--- start Task material ---

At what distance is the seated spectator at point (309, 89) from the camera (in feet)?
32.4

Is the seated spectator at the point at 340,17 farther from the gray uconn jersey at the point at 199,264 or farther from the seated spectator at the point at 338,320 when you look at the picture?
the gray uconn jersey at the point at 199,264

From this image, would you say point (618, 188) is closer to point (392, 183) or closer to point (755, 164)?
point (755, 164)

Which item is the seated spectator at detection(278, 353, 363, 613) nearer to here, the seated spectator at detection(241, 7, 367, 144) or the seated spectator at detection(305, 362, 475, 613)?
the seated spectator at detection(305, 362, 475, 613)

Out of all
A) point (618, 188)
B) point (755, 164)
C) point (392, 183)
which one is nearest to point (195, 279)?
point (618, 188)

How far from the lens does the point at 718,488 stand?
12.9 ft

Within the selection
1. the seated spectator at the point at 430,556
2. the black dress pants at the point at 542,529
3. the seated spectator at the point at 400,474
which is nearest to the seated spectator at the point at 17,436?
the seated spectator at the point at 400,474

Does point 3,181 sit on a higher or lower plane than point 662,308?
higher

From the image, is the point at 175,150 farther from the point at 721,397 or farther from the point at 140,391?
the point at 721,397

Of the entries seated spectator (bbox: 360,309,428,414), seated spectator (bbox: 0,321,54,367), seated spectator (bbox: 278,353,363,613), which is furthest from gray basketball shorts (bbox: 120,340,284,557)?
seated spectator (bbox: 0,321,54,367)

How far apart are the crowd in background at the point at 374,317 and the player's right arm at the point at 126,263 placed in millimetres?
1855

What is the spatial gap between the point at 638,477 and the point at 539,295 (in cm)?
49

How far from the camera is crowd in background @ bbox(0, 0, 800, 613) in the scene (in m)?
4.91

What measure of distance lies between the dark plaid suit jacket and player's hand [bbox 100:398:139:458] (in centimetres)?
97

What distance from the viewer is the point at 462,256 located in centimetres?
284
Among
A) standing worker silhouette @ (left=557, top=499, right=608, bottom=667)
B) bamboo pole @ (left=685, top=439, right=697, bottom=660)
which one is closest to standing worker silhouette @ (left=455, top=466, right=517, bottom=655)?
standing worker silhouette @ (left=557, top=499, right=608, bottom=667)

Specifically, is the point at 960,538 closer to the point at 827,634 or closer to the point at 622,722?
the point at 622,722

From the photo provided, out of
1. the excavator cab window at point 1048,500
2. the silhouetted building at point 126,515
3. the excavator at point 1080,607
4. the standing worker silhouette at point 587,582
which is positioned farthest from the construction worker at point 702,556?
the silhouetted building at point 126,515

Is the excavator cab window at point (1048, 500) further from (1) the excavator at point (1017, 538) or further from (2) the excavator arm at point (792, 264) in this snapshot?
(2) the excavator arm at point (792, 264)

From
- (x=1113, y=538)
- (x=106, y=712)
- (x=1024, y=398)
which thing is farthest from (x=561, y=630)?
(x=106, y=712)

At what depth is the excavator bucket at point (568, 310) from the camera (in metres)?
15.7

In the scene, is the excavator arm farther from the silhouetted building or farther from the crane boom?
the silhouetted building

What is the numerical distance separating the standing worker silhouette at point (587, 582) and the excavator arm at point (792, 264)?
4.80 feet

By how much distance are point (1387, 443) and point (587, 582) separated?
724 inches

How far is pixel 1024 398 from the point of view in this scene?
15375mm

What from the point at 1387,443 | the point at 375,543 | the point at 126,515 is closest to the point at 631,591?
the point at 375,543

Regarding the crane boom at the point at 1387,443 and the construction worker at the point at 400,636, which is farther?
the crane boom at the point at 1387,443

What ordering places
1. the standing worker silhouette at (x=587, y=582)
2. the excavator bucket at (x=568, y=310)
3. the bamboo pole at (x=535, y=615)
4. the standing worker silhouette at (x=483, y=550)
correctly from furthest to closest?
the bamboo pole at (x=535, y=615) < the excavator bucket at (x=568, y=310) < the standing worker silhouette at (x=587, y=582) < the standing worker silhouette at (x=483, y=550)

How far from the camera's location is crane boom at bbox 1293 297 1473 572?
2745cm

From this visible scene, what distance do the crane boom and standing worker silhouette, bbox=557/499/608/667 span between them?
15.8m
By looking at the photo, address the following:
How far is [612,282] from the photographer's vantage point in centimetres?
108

--- end Task material ---

Reproduce all of the entries above word for word, keeping every line as it appears.

At what distance is the seated spectator at point (309, 89) from the camera (in feet)?
32.4

Is the seated spectator at the point at 340,17 farther from the gray uconn jersey at the point at 199,264 or farther from the seated spectator at the point at 338,320 when you look at the picture?
the gray uconn jersey at the point at 199,264

From this image, would you say point (618, 188) is closer to point (392, 183) or closer to point (755, 164)?
point (755, 164)

Which item is the seated spectator at detection(278, 353, 363, 613) nearer to here, the seated spectator at detection(241, 7, 367, 144) or the seated spectator at detection(305, 362, 475, 613)?
the seated spectator at detection(305, 362, 475, 613)

Out of all
A) point (618, 188)
B) point (755, 164)
C) point (392, 183)
which one is nearest to point (195, 279)?
point (618, 188)

How far from the lens does the point at 718,488 stand?
12.9 ft

Within the selection
1. the seated spectator at the point at 430,556
2. the black dress pants at the point at 542,529
3. the seated spectator at the point at 400,474
which is nearest to the seated spectator at the point at 17,436?
the seated spectator at the point at 400,474

Does point 3,181 sit on a higher or lower plane than point 662,308?
higher

From the image, is the point at 175,150 farther from the point at 721,397 or farther from the point at 140,391?
the point at 721,397

Of the entries seated spectator (bbox: 360,309,428,414), seated spectator (bbox: 0,321,54,367), seated spectator (bbox: 278,353,363,613), which is furthest from gray basketball shorts (bbox: 120,340,284,557)?
seated spectator (bbox: 0,321,54,367)

How far apart are the crowd in background at the point at 374,317 and the player's right arm at the point at 126,263 placed in millimetres?
1855

What is the spatial gap between the point at 638,477 and the point at 539,295 (in cm)?
49

How far from the camera is crowd in background @ bbox(0, 0, 800, 613) in the scene (in m)?
4.91

What measure of distance lies between the dark plaid suit jacket and player's hand [bbox 100:398:139:458] (in centimetres)?
97

What distance from the viewer is the point at 462,256 located in centimetres?
284
Among
A) standing worker silhouette @ (left=557, top=499, right=608, bottom=667)
B) bamboo pole @ (left=685, top=439, right=697, bottom=660)
which one is closest to standing worker silhouette @ (left=455, top=466, right=517, bottom=655)?
standing worker silhouette @ (left=557, top=499, right=608, bottom=667)

Specifically, is the point at 960,538 closer to the point at 827,634 or closer to the point at 622,722?
the point at 622,722

From the photo provided, out of
1. the excavator cab window at point 1048,500
2. the silhouetted building at point 126,515
3. the excavator at point 1080,607
4. the standing worker silhouette at point 587,582
which is positioned farthest from the construction worker at point 702,556?
the silhouetted building at point 126,515

Is the excavator cab window at point (1048, 500) further from (1) the excavator at point (1017, 538) or further from (2) the excavator arm at point (792, 264) in this snapshot?
(2) the excavator arm at point (792, 264)

From
- (x=1113, y=538)
- (x=106, y=712)
- (x=1024, y=398)
which thing is farthest from (x=561, y=630)?
(x=106, y=712)

At what depth is the excavator bucket at point (568, 310) from the camera (in metres)?
15.7

In the scene, is the excavator arm farther from the silhouetted building or farther from the crane boom?
the silhouetted building

What is the numerical distance separating the standing worker silhouette at point (587, 582) and the excavator arm at point (792, 264)?
4.80 feet

By how much distance are point (1387, 443) and point (587, 582) separated?
724 inches

How far is pixel 1024 398 from the point of view in this scene?
15375mm

What from the point at 1387,443 | the point at 375,543 | the point at 126,515 is closest to the point at 631,591?
the point at 375,543

Regarding the crane boom at the point at 1387,443 and the construction worker at the point at 400,636, which is farther?
the crane boom at the point at 1387,443

What ordering places
1. the standing worker silhouette at (x=587, y=582)
2. the excavator bucket at (x=568, y=310)
3. the bamboo pole at (x=535, y=615)
4. the standing worker silhouette at (x=483, y=550)
correctly from furthest to closest?
the bamboo pole at (x=535, y=615) < the excavator bucket at (x=568, y=310) < the standing worker silhouette at (x=587, y=582) < the standing worker silhouette at (x=483, y=550)

How far from the camera's location is crane boom at bbox 1293 297 1473 572?
2745cm

From this visible scene, what distance do the crane boom and standing worker silhouette, bbox=557/499/608/667 span between them?
15.8m
By looking at the photo, address the following:
How far is [612,282] from the photographer's vantage point in centimetres?
108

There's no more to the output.